Konstitusi Membatalkan Pasal Warisan yang Dianggap Tidak Adil
Pada 25 April KST, Mahkamah Konstitusi Korea Selatan dengan suara bulat membatalkan Pasal 112 Ayat 4 Kitab Undang-Undang Hukum Perdata, yang dianggap tidak konstitusional.
Sebelumnya, pasal tersebut menyatakan bahwa anggota keluarga berhak atas sebagian warisan orang yang meninggal, terlepas dari hubungan mereka. Bahkan jika ada wasiat, anak-anak dan pasangan dijamin setengah dari bagian warisan menurut undang-undang, sementara orang tua dan saudara kandung dijamin sepertiga bagian.
Kasus Goo Hara Memicu Kontroversi
Ketentuan ini menuai kritik luas setelah kematian penyanyi dan aktris Goo Hara pada November 2019. Ibu kandungnya, yang telah terpisah selama lebih dari 20 tahun, dikabarkan muncul di pemakamannya dan mengklaim bagiannya dari harta warisan mendiang putrinya.

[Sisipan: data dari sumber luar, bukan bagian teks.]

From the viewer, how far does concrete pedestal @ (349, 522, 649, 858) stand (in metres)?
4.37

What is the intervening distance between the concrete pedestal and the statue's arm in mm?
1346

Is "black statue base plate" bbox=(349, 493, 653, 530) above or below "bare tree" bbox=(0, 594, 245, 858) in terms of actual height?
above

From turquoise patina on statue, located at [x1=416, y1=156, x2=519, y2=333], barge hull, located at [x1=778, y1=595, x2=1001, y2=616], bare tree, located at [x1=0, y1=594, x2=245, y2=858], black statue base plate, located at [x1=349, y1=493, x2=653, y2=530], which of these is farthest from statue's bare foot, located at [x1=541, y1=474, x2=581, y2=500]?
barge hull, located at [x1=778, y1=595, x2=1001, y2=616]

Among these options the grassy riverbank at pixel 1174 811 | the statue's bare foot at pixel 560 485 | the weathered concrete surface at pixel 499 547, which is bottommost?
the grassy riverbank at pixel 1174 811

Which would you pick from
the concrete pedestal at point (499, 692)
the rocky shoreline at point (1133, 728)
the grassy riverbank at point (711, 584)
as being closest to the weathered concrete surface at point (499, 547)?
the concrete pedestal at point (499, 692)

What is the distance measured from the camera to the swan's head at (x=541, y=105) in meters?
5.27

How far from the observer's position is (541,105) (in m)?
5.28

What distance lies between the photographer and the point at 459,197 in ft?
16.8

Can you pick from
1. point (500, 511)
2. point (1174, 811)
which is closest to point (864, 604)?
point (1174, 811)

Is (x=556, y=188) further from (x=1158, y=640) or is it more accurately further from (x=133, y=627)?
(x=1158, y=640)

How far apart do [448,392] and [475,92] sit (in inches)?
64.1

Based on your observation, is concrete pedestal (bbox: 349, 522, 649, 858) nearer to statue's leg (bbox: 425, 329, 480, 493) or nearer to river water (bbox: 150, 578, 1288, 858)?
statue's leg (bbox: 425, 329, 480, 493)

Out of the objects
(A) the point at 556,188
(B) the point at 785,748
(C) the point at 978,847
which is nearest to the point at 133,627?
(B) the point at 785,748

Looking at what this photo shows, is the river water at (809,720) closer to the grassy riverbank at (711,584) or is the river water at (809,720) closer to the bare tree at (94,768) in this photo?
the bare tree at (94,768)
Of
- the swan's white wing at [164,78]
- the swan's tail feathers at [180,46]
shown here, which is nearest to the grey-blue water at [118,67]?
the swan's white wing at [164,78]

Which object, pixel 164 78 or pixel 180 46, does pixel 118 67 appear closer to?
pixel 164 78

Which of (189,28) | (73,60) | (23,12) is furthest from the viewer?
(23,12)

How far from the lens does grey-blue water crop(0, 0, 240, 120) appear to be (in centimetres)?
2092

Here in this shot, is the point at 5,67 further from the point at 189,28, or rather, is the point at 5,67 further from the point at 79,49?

Kakak Goo Hara, Goo Ho In, mengajukan gugatan terhadap ibu mereka, mengklaim bahwa ia tidak berhak atas warisan adiknya karena telah meninggalkan anak-anaknya saat mereka masih sangat muda.
Lahirnya Undang-Undang Goo Hara
Gugatan Goo Ho In menantang undang-undang warisan saat ini, yang menetapkan bahwa orang tua adalah satu-satunya ahli waris orang yang meninggal jika mereka tidak memiliki anak atau pasangan. Artinya, ibu Goo Hara berhak atas setengah dari hartanya, sementara setengah lainnya menjadi milik ayahnya.
Meski sang kakak berupaya, ibu Goo Hara memenangkan gugatan dan memperoleh 40% dari harta warisan. Namun, kasus ini memicu perdebatan besar di masyarakat.
Dalam waktu hanya 17 hari, lebih dari 100.000 orang menandatangani petisi yang diprakarsai oleh Goo Ho In, meminta perubahan dalam undang-undang warisan.
Dengan kemarahan yang meningkat, Majelis Nasional mengusulkan “Undang-Undang Goo Hara” pada tahun 2021, yang menyatakan bahwa orang tua yang mengabaikan kewajiban mereka terhadap anak-anak tidak berhak menjadi ahli waris mereka.
Kembali Berlaku Secara Parsial
Namun, Undang-Undang Goo Hara kedaluwarsa selama sesi Majelis Nasional ke-20 dan kemudian dibuang, sementara itu tetap tertunda di Majelis Nasional ke-21. Sistem diskualifikasi warisan Kementerian Kehakiman juga gagal melewati ambang batas Majelis Nasional.
Meski demikian, kritik terhadap undang-undang warisan terus berlanjut, yang mengarah pada keputusan Mahkamah Konstitusi bahwa beberapa peraturannya tidak konstitusional. Mahkamah menghapus sebagian sistem saat ini, termasuk hak saudara kandung untuk mengklaim warisan kecuali mereka dijanjikan hadiah terlebih dahulu. Selain itu, warisan akan ditentukan berdasarkan tingkat kontribusi.
Undang-undang ini harus disahkan oleh Majelis Nasional paling lambat 31 Desember 2025 agar dapat berlaku. Meskipun perubahan ini disambut baik, banyak ahli hukum menyatakan bahwa mereka akan terus mendorong penerapan undang-undang yang lebih akurat.